Accurate discrimination between patients with and without cancer from cfDNA is crucial for early cancer diagnosis. Herein, we develop and validate a deep-learning-based model entitled end-motif inspection via transformer (EMIT) for discriminating individuals with and without cancer by learning feature representations from cfDNA end-motifs. EMIT is a self-supervised learning approach that models rankings of cfDNA end-motifs. We include 4606 samples subjected to different types of cfDNA sequencing to develop EIMIT, and subsequently evaluate classification performance of linear projections of EMIT on six datasets and an additional inhouse testing set encopassing whole-genome, whole-genome bisulfite and 5-hydroxymethylcytosine sequencing. The linear projection of representations from EMIT achieved area under the receiver operating curve (AUROC) values ranged from 0.895 (0.835–0.955) to 0.996 (0.994–0.997) across these six datasets, outperforming its baseline by significant margins.

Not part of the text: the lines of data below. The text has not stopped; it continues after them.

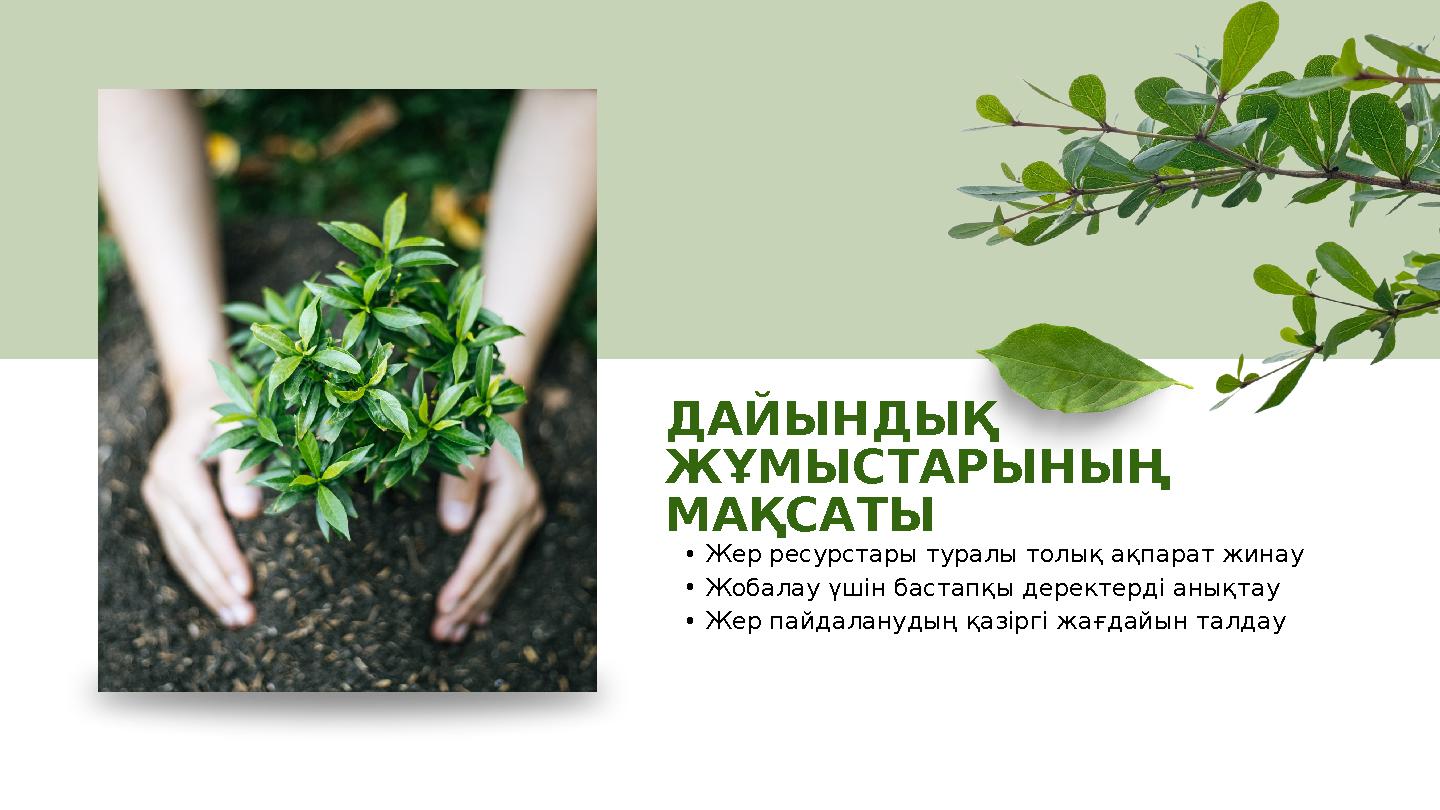 ДАЙЫНДЫҚ ЖҰМЫСТАРЫНЫҢ МАҚСАТЫ •Жер ресурстары туралы толық ақпарат жинау •Жобалау үшін бастапқы деректерді анықтау •Жер пайдал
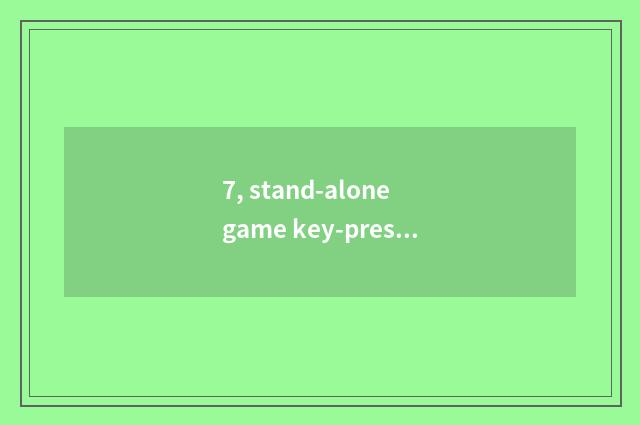7, stand-alone game key-press?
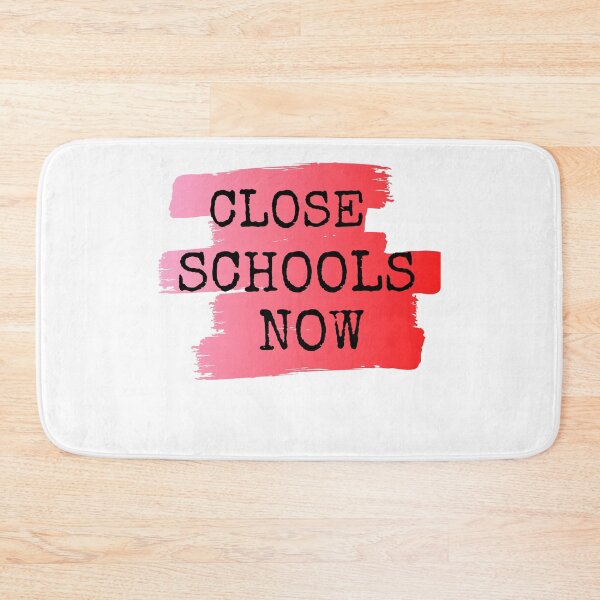Item preview, Close Schools Now designed and sold by Vibing-Right.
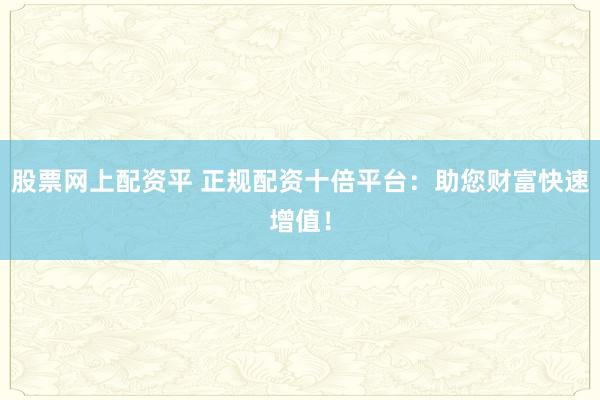 股票网上配资平 正规配资十倍平台：助您财富快速增值！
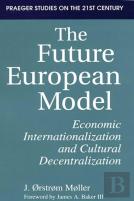 The Future European Model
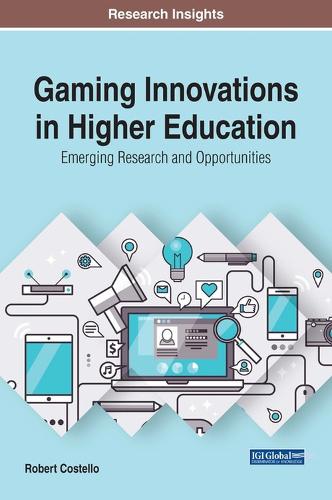 Паперова книга «Gaming Innovations in Higher Education: Emerging Research and Opportunities», автор Роберт Костелло - фото №1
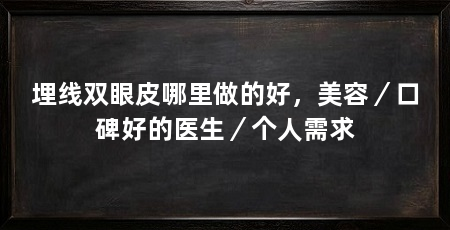 埋线双眼皮哪里做的好,美容/口碑好的医生/个人需求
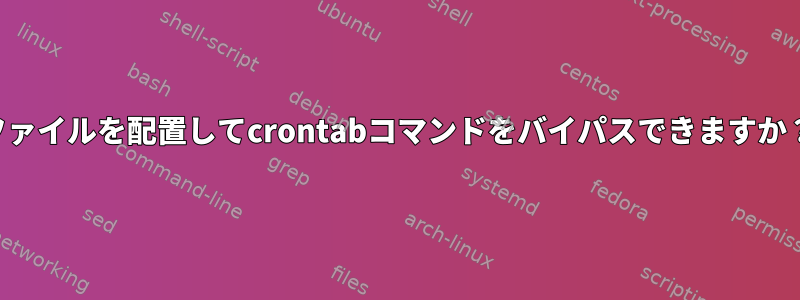 ファイルを配置してcrontabコマンドをバイパスできますか？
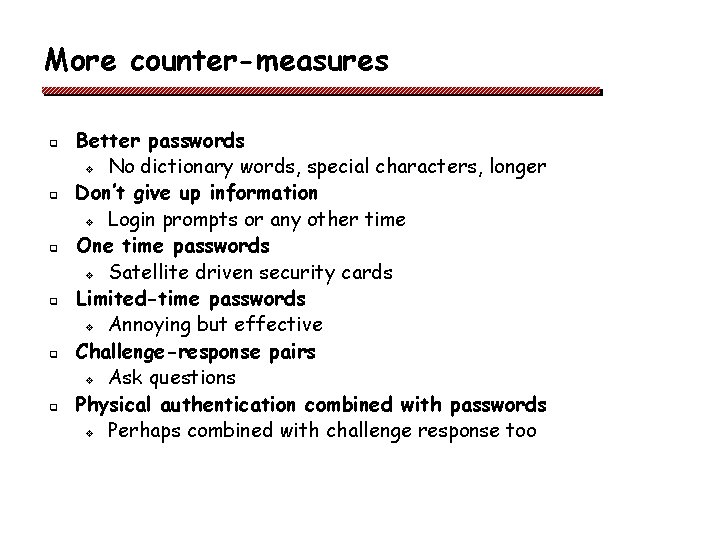 More counter-measures q q q Better passwords v No dictionary words, special characters, longer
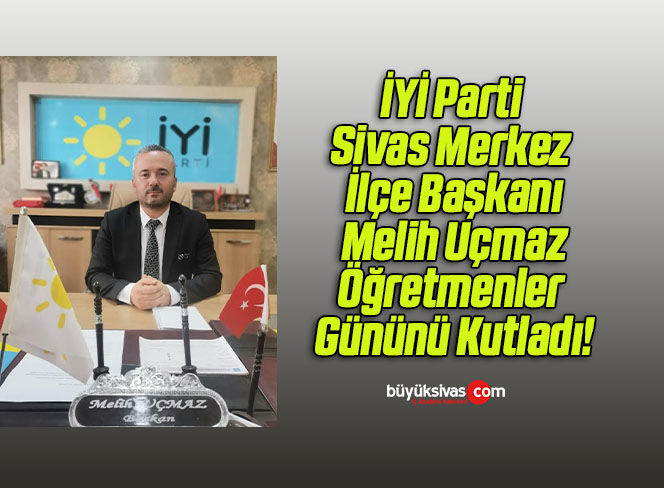 İYİ Parti Sivas Merkez İlçe Başkanı Melih Uçmaz Öğretmenler Gününü Kutladı!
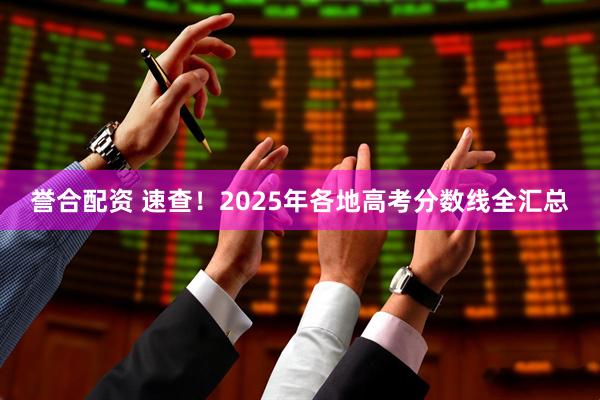 誉合配资 速查！2025年各地高考分数线全汇总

Additionally, we showed that linear projection of EMIT representations can achieve an AUROC of 0.962 (0.914–1.0) in identification of lung cancer on an independent testing set subjected to whole-exome sequencing. The findings of this study indicate that a transformer-based deep learning model can learn cancer-discrimative representations from cfDNA end-motifs. The representations of this deep learning model can be exploited for discriminating patients with and without cancer.

Abstract Image

查看原文

微信好友朋友圈 QQ好友复制链接

本刊更多论文

通过检测无细胞 DNA 末端位点开发用于癌症诊断的深度学习模型

从 cfDNA 中准确区分癌症患者和非癌症患者对于早期癌症诊断至关重要。在本文中，我们开发并验证了一种基于深度学习的模型，名为 "通过转换器进行末端修饰检查（EMIT）"，该模型通过学习 cfDNA 末端修饰的特征表征来区分癌症患者和非癌症患者。EMIT 是一种自我监督的学习方法，可对 cfDNA 末端主题词的排名进行建模。我们纳入了 4606 份经过不同类型 cfDNA 测序的样本来开发 EIMIT，随后在六个数据集和一个额外的内部测试集（包括全基因组、全基因组亚硫酸氢盐测序和 5-羟甲基胞嘧啶测序）上评估了 EMIT 线性投影的分类性能。在这六个数据集中，EMIT的线性投影表示法的接收者操作曲线下面积（AUROC）值从0.895（0.835-0.955）到0.996（0.994-0.997）不等，明显优于其基准值。此外，我们还发现，在全外显子组测序的独立测试集上识别肺癌时，EMIT 表示的线性投影的 AUROC 可以达到 0.962（0.914-1.0）。这项研究的结果表明，基于变换器的深度学习模型可以从 cfDNA 末端位点中学习癌症鉴别表征。这种深度学习模型的表征可用于区分癌症患者和非癌症患者。

本文章由计算机程序翻译，如有差异，请以英文原文为准。

求助全文

约1分钟内获得全文去求助

来源期刊

NPJ Precision Oncology ONCOLOGY-

CiteScore

9.90

自引率

1.30%

发文量

审稿时长

18 weeks

期刊介绍： Online-only and open access, npj Precision Oncology is an international, peer-reviewed journal dedicated to showcasing cutting-edge scientific research in all facets of precision oncology, spanning from fundamental science to translational applications and clinical medicine.